══ INFORMATION SHOWN
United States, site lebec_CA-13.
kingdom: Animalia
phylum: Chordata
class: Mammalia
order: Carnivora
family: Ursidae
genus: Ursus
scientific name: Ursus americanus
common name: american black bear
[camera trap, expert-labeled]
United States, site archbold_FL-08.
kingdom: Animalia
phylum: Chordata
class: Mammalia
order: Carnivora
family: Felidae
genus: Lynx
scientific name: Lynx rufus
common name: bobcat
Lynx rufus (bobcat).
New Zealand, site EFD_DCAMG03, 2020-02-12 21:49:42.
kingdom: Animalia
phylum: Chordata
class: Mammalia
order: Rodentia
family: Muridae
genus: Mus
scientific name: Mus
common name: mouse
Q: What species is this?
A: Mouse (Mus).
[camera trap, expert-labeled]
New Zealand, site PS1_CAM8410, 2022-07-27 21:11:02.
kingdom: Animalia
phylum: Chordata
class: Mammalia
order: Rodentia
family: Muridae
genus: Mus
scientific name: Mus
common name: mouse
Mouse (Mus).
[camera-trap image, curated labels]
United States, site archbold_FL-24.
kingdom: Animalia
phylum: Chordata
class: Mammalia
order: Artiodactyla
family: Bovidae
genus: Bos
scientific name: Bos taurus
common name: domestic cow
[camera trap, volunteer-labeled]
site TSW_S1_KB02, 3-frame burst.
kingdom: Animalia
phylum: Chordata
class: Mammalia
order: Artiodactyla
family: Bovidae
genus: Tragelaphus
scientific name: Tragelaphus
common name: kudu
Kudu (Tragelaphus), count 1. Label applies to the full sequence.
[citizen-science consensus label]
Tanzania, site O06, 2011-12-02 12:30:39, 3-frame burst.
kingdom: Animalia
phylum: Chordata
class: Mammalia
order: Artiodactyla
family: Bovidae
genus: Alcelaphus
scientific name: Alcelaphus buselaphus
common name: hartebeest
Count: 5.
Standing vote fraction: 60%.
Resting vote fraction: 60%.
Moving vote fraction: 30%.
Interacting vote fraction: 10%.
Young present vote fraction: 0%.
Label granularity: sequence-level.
════
_REQUIRED ACTION_: Look for the string "fraction" in the records, and copy every line where it is found.

_SOLUTION TO THE PROBLEM_:
Standing vote fraction: 60%.
Resting vote fraction: 60%.
Moving vote fraction: 30%.
Interacting vote fraction: 10%.
Young present vote fraction: 0%.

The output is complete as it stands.